Temporary Physical Evidence 暫時性物證 Sandbag, Aluminum plate, Stick, Mirror, Digital printing, Cement, Wire rope, Single channel video ( 6'15" ) / 沙包、鋁板、鋁棒、玻璃鏡、雷射印刷、水泥、鋼索、單頻道錄像 ( 6分15秒 ) Size Variable / 視場地尺寸而定 2020
疫同 on_AIR / Pandemicship on AIR 台泰藝術家群展 Tai-Thai artist GROUP EXHIBITION 參展藝術家: 丁昶文 Ting Chaong-Wen、妥拉.拉嘉稜索 Torlarp Larpjaroensook、吉薩達.唐特拉庫勒翁 Jedsada Tangtrakulwong、蘇帕彭.拉提布拉西里 Supapong Laodheerasiri Dates: July 3 to August 7, 2021 展期: 2021年7月3日至8月7日 Venue: FISH ART CENTER 地點: 秋刀魚藝術中心 ( Installation view of Pandemicship on AIR, FISH ART CENTER, 2021 )

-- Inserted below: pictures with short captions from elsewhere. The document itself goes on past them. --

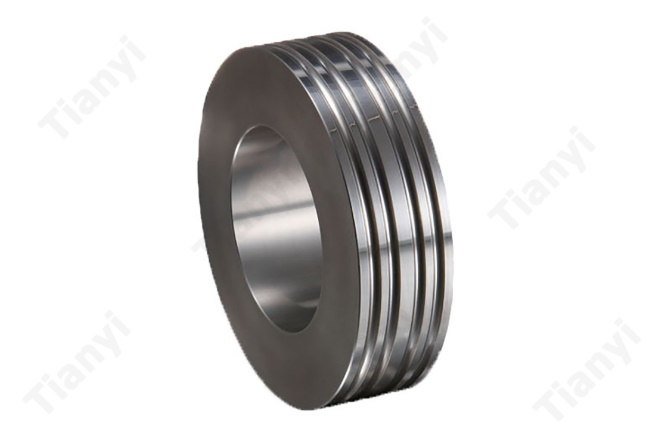 Force inégalée: raisons pour lesquelles les anneaux de rouleau en carbure de tungstène surpassent à chaque fois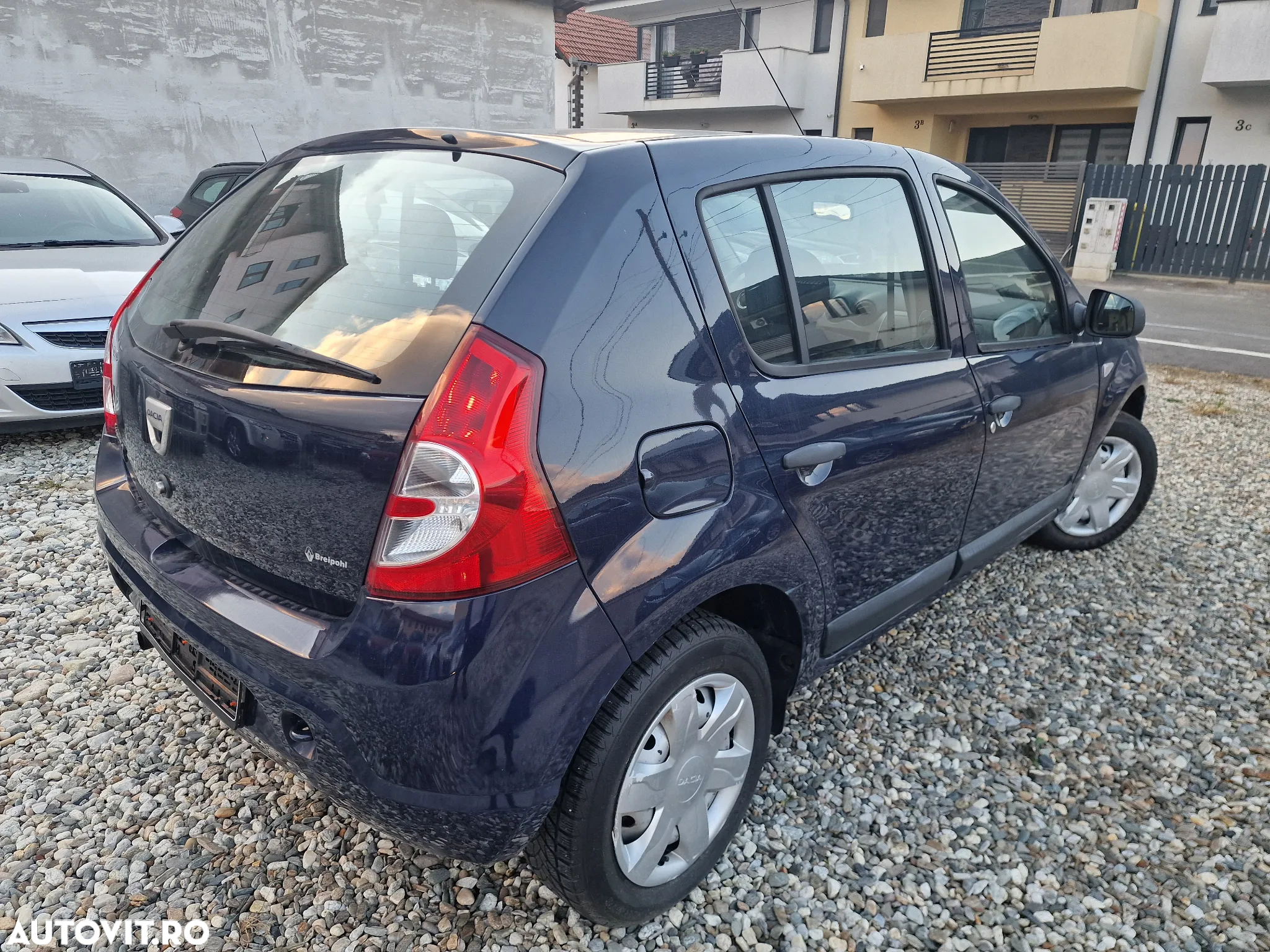 Dacia Sandero 1.2 16V 75 Celebration - 2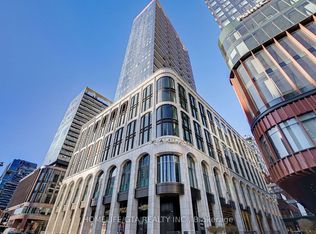 470 Front St W #1709, Toronto, ON M5V 0V6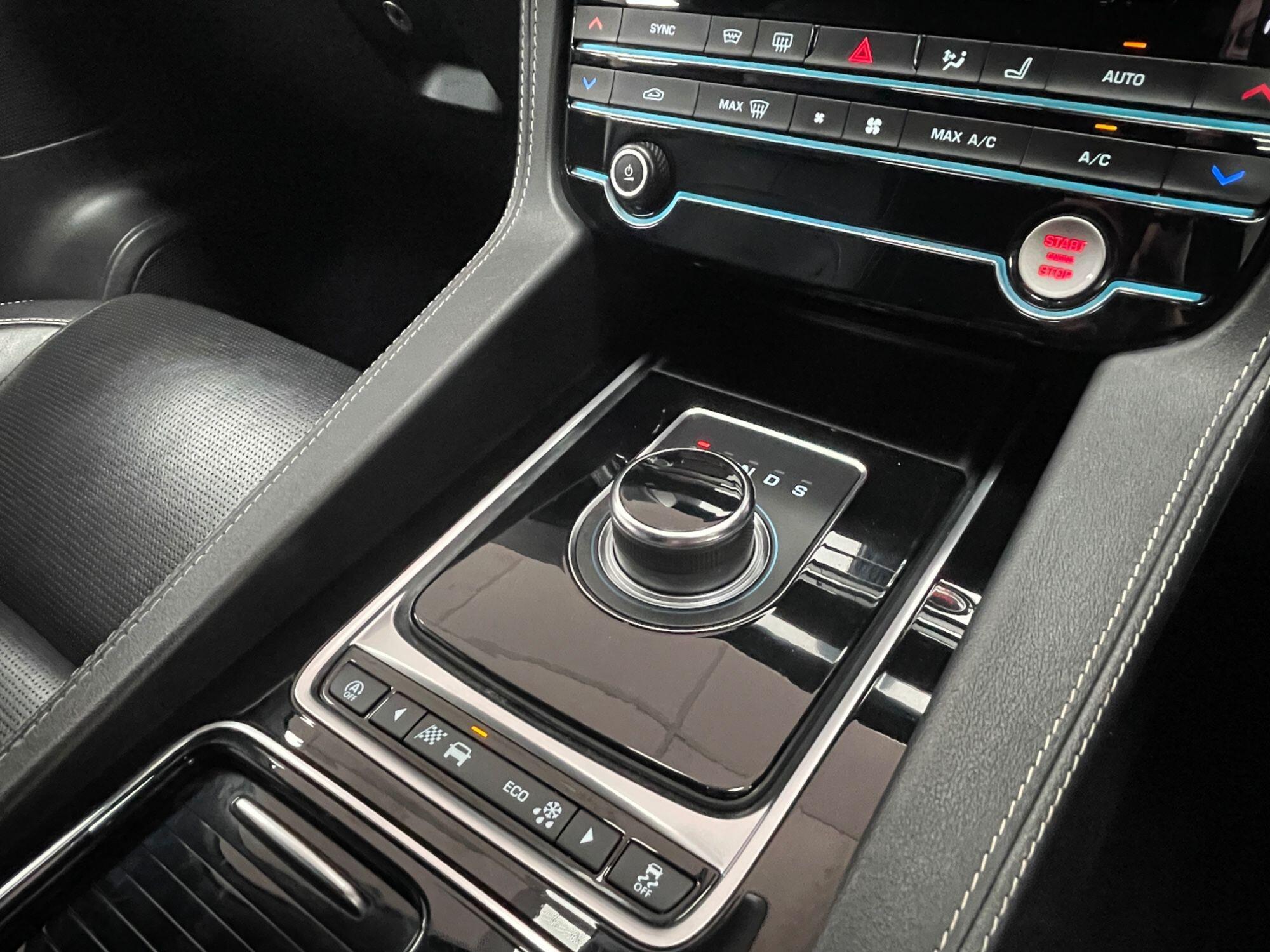 Jaguar F-Pace - Image 46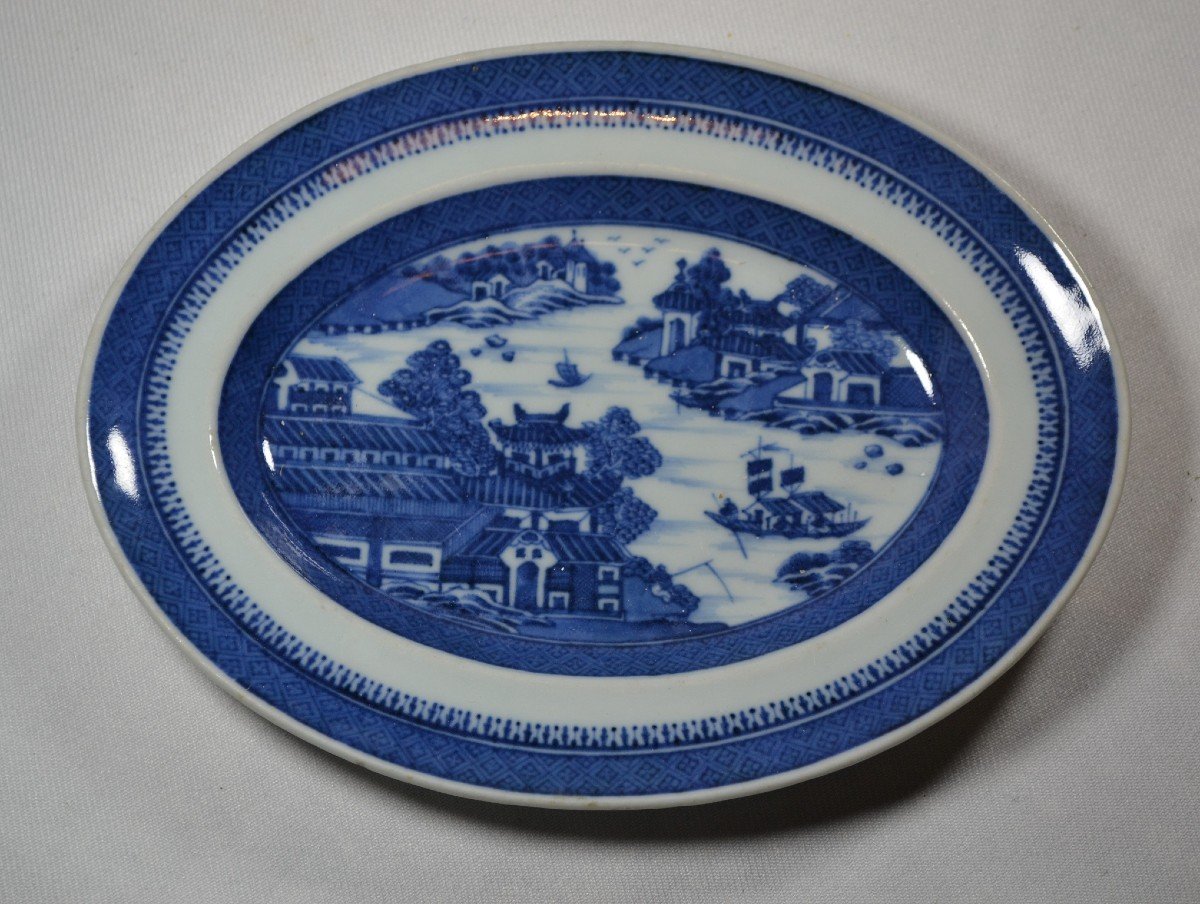 Petit Plat En Porcelaine Décoré En Bleu De Cobalt.chine Vers 1800.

This exhibition is the result of a bilateral Online-Artist-in-Residency program between four artists from Taiwan and Thailand for the “BOBA Project–International Exchange in Contemporary Art–Taiwan and Thailand“. However, in the face of the increasingly dangerous Covid-19 pandemic, physical cross-country art exchanges have become difficult to execute. Therefore, online exchanges have become one of the alternatives for us to establish links with distant places.
Cloud computing has become the center of the world. By clicking on a series of seemingly meaningless codes, generated by video tools, the signals lead us across WiFi lines, across submarine communication optical fibre and into the Cloud, where we can safely meet “face to face“, and send our warm regards to the artist friends from afar.
The exhibition title “/Pandemicship_on_AIR“ is interwoven with special symbols, symbolically mimicking the structure of a video conference link, as an invitation and key to join the audience to our exhibition during the current Covid-19 pandemic. “On AIR“ gives a sense of exhibition is live streaming. “AIR“ is also the abbreviation of the main theme of the exhibition––Artist-in-Residency. Throughout the month-long residency, each week we shared and discussed different aspects of Tai-Thai traditions and customs, contemporary art, environmental issues, film and local sounds through thematic online chats, guided tours of our studios and even visited a large second-hand market in Chiang Mai, exploring the complex social and historical transitions of Thailand through second-hand goods.
In response to the explosive growth of the pandemic, digital work patterns and logistics networks have increased the volume and speed of all kinds of virtual and physical “liquid flow“. The speedy “liquid flow“ has piled up the “histories of individual objects“ hidden behind each “object“ (be it virtual data or physically existing objects), but the state of high speed makes these liquid flows easily become fleeting water. While such a flow increases the fracture caused by instability, it also leaves more room for the imagination of the objects. Artists pick the messages and residuals produced during the liquid flow, and explore them further. Through a similar process like selecting their own “collection“, the artist gives these objects a new narrative and imagination, adding new “histories of individual objects“ into them, letting them flow into the viewer’s eyes, and into the viewer’s perception and memory.